Nachstehend die von der Börsen-Zeitung eingefangenen Stimmen einer Reihe von Ökonomen zu den ökonomischen Aufgaben der künftigen Bundesregierung.


Nicola Fuchs-Schündeln, Präsidentin des Wissenschaftszentrums Berlin für Sozialforschung sowie Professorin für Makroökonomie und Entwicklung an der Goethe-Universität Frankfurt

Nicola Fuchs Schündeln, Präsidentin des WZB in Berlin
WZB / David Ausserhofer
Die Antworten von Nicola Fuchs-Schündeln

Die Wähler haben entschieden. Die neue Bundesregierung wird von CDU-Parteichef Friedrich Merz als Kanzler geführt. Sind Sie zuversichtlich, dass der von Bürgern und Wirtschaft ersehnte „Politikwechsel“ gelingt?

Die deutsche Wirtschaft benötigt dringend Reformen. Die gute Nachricht: Es ist einfacher, diese in einer Zweier- als in einer Dreierkoalition zu verhandeln. Ich hoffe, dass den künftigen Regierungsparteien klar ist, dass wir ehrliche Antworten auf die dringenden Probleme brauchen, keine Klientelpolitik.

Die anstehenden Aufgaben sind gigantisch. Bundeswehr, Infrastruktur/Standort, Wachstum etc. Wo oder in welcher Reihenfolge sollte die neue Bundesregierung hier ansetzen?

Die momentane geopolitische Situation erfordert, dass die Bundesregierung wieder eine treibende Kraft für eine starke EU wird. Kurzfristig müssen durch Reformen Wachstumsimpulse gesetzt werden, gleichzeitig sind mittelfristig Investitionen in die Bildung zentral für das Wachstum in Deutschland.

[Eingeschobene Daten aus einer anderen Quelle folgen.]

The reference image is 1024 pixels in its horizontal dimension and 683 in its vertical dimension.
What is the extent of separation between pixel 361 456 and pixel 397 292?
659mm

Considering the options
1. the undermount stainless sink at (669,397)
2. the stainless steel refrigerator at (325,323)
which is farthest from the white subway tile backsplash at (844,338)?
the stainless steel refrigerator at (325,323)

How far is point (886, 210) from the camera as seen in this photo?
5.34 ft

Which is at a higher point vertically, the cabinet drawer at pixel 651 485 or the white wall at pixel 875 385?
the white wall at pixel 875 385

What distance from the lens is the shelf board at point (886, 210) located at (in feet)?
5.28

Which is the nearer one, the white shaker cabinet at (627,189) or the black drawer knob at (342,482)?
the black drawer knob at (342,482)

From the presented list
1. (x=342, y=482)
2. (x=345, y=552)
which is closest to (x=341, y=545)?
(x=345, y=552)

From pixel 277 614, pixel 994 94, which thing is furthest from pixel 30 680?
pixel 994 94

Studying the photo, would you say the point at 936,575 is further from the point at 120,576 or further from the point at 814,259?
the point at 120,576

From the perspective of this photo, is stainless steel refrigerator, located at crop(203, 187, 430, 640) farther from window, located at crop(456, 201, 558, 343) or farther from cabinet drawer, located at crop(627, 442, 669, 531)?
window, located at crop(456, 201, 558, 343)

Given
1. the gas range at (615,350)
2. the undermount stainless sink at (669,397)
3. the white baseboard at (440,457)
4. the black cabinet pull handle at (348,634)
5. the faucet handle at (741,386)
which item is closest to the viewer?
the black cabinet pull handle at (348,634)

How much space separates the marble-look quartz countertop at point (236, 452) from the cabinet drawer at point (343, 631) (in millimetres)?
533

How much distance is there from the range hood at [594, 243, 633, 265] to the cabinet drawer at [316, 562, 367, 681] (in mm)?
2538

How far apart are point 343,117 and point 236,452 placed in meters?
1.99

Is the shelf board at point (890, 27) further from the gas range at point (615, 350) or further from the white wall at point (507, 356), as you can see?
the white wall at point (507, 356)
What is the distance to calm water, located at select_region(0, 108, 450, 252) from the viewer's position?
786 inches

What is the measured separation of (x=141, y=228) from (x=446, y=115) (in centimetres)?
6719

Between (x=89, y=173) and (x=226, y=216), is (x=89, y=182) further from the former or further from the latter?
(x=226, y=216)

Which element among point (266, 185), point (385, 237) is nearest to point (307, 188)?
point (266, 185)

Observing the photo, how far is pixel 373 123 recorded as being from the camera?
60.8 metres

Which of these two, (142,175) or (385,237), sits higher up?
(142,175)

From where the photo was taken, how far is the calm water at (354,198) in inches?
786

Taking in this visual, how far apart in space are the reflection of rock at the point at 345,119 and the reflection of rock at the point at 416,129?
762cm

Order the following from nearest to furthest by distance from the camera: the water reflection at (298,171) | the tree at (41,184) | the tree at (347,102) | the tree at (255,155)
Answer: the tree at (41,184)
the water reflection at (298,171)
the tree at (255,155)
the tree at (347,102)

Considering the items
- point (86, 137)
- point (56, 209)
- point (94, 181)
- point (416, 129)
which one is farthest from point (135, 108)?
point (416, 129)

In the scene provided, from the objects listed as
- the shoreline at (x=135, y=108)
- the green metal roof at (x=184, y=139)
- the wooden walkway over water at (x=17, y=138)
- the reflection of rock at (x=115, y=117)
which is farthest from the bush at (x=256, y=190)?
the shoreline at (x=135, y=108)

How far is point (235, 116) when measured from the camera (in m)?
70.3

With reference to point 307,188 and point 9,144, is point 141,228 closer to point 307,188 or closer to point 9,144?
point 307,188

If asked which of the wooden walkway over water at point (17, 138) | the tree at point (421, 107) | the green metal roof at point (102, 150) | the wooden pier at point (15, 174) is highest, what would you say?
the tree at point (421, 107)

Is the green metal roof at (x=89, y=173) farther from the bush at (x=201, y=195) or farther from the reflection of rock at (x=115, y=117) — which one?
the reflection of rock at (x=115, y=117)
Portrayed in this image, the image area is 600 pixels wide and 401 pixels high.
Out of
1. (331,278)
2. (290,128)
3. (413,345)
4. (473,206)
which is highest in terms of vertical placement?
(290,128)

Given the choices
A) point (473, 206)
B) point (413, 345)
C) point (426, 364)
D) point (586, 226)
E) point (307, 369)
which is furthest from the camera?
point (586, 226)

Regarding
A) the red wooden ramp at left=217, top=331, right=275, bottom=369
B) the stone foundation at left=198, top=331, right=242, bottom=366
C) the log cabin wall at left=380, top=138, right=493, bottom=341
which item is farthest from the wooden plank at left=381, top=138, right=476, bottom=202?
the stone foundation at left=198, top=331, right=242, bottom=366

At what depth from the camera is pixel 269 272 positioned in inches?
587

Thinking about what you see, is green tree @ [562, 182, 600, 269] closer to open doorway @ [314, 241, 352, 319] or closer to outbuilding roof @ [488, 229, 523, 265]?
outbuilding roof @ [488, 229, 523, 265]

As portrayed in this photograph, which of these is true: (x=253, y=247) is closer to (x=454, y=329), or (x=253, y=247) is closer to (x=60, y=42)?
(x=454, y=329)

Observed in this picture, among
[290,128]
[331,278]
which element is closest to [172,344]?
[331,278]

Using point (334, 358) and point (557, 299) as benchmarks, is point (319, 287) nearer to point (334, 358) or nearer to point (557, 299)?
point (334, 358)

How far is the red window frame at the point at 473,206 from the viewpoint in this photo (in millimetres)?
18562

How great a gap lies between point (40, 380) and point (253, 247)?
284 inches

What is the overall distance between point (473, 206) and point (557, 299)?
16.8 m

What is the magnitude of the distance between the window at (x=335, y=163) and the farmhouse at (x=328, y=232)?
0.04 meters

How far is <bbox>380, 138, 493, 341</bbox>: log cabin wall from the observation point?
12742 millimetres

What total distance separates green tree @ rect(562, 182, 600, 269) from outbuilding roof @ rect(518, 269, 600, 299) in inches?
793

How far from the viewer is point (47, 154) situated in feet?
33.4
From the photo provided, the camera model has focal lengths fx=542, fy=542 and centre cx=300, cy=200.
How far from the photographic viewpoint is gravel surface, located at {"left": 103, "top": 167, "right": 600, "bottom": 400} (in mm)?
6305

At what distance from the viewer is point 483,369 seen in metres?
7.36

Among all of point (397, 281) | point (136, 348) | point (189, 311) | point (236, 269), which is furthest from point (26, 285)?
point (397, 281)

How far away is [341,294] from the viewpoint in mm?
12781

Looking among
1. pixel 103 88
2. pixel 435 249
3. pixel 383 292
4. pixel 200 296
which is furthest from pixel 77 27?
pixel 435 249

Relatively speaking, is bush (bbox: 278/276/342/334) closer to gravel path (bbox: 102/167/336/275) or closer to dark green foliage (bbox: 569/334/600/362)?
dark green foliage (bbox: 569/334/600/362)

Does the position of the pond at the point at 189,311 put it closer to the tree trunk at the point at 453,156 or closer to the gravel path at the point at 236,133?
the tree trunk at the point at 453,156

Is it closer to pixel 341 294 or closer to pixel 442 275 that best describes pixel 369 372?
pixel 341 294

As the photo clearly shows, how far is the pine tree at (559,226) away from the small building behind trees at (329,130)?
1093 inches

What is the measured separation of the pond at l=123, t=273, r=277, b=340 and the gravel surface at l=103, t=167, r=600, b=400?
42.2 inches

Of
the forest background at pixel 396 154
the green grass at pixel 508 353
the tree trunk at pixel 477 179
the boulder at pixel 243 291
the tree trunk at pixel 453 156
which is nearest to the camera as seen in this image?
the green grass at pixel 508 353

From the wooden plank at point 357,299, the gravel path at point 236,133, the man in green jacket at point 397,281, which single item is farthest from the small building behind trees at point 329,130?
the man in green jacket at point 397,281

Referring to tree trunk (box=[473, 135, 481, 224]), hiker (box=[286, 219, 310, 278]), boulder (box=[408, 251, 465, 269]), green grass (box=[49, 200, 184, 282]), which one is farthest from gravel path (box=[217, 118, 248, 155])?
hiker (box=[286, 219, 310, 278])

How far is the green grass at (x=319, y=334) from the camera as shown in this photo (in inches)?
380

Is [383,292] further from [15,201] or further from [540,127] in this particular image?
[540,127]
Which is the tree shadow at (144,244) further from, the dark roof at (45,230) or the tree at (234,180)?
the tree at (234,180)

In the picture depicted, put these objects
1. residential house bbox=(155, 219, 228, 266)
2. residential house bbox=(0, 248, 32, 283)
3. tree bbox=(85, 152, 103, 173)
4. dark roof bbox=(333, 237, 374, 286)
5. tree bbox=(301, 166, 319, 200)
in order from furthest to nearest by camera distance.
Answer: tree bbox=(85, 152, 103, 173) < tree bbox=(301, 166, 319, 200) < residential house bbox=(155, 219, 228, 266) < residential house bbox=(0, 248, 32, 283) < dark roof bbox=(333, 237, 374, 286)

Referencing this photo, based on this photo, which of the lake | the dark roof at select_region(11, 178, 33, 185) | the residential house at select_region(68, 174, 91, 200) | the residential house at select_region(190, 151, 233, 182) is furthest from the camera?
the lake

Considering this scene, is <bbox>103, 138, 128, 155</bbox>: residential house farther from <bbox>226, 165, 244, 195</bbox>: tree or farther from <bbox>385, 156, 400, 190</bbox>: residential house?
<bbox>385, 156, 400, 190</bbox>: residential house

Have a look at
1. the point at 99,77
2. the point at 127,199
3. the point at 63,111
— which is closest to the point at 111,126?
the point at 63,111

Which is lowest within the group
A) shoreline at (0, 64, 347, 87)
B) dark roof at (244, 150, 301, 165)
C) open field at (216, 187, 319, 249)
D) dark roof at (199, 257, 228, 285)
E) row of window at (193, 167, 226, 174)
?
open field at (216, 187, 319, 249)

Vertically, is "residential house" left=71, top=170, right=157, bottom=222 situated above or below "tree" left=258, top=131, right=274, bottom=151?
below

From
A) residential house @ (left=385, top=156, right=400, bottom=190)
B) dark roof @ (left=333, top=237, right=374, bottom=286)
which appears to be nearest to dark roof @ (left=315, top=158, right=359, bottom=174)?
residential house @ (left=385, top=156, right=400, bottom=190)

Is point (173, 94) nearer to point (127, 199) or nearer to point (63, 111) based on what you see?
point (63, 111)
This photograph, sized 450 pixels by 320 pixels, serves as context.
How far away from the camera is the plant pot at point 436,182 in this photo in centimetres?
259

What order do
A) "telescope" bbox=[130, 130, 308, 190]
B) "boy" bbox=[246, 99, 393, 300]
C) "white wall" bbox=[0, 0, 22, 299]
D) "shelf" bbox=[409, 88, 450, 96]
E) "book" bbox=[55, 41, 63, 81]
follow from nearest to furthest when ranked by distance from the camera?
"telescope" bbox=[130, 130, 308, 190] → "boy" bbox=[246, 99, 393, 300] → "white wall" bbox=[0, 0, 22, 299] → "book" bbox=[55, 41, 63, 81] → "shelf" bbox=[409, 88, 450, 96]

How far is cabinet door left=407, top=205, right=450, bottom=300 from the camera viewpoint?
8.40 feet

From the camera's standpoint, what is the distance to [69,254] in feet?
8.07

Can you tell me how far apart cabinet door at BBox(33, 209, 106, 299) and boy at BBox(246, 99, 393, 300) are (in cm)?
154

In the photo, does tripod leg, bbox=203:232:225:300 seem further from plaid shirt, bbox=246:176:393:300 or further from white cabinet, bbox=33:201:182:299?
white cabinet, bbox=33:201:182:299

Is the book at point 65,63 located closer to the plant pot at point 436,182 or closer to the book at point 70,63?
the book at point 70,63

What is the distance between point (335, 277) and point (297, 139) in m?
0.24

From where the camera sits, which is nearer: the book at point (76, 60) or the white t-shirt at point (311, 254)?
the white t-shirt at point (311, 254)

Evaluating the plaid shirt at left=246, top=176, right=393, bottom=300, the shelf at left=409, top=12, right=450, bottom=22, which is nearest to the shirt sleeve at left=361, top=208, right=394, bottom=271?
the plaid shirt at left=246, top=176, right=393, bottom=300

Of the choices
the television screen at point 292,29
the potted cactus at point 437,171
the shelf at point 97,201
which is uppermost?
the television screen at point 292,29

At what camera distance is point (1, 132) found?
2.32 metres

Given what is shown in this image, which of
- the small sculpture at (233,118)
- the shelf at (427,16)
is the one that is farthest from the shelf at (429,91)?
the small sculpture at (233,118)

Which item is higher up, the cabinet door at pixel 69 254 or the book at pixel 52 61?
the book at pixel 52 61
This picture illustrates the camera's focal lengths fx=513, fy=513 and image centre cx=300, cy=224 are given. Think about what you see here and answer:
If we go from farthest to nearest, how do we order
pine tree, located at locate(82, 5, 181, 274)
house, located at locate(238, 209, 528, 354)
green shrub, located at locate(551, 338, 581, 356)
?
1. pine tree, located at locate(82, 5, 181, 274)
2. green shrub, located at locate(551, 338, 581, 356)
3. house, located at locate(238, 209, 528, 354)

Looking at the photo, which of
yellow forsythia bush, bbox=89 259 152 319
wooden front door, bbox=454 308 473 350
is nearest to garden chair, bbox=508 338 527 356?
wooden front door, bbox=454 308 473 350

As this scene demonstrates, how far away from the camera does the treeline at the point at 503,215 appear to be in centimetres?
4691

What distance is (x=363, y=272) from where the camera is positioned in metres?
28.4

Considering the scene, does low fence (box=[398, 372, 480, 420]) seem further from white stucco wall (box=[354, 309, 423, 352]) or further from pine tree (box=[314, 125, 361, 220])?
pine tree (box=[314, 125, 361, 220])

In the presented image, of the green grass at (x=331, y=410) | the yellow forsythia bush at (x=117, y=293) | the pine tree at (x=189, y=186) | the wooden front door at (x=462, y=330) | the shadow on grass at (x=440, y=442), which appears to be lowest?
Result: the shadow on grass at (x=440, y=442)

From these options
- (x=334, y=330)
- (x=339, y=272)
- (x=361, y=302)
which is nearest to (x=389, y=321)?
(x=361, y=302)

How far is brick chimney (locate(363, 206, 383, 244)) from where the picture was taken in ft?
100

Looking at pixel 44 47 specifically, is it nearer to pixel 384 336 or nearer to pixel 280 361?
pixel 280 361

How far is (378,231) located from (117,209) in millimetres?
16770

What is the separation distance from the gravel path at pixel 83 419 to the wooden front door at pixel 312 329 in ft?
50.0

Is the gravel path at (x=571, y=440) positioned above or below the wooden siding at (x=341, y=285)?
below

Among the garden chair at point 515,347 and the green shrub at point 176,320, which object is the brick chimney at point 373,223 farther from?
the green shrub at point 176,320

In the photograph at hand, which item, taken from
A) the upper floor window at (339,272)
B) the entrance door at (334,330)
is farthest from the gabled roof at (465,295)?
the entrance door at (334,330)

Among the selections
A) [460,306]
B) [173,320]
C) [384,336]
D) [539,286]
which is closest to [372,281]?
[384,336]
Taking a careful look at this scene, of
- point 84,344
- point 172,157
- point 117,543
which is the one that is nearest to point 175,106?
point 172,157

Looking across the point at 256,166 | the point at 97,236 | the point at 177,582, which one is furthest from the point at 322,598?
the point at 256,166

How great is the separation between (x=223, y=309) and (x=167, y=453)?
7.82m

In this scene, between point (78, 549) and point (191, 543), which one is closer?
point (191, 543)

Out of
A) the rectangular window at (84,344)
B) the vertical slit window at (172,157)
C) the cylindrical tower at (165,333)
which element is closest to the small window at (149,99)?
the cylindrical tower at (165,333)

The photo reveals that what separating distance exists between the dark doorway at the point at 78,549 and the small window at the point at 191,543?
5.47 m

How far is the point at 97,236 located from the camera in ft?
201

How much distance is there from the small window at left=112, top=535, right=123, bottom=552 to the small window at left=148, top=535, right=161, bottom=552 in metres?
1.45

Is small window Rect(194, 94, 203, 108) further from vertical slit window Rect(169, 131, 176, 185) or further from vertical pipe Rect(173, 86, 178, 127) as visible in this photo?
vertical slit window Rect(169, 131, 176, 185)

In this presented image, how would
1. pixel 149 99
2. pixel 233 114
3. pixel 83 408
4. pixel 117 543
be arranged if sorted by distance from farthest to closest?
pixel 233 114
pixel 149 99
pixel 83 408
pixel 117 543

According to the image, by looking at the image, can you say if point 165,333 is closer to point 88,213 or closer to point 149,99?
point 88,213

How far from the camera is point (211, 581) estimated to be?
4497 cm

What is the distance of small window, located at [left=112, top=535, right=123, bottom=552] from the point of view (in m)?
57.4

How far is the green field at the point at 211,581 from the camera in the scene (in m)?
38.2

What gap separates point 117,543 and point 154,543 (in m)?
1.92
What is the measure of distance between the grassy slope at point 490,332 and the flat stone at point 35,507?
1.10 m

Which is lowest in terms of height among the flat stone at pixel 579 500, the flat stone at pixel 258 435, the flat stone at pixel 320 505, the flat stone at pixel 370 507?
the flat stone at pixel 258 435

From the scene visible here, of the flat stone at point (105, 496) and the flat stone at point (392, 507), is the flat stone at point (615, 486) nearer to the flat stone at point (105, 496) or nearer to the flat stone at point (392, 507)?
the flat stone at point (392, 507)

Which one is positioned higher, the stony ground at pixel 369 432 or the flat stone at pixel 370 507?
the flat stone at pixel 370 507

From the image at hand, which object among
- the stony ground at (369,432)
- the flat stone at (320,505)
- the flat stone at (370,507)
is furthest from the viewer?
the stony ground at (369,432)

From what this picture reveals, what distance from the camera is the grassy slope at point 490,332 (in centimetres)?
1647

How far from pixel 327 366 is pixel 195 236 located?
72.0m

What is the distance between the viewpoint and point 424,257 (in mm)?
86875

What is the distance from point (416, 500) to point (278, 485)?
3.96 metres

Kann Deutschland die dafür nötigen gewaltigen Finanzmittel aufbringen? Muss die Schuldenbremse ausgesetzt oder müssen neue Sondervermögen aufgelegt werden?

Ich sehe zwei Hebel, um die nötigen Finanzmittel aufzubringen, und beide werden benötigt: Effizienzgewinne durch Entbürokratisierung und Reformen, die das Staatshandeln vereinfachen, sowie auch zusätzliche Verschuldung, sei es durch Sondervermögen oder eine Reform der Schuldenbremse.

Welchen Beitrag können und müssen die Unternehmen leisten, welchen die Bürger und der Sozialstaat?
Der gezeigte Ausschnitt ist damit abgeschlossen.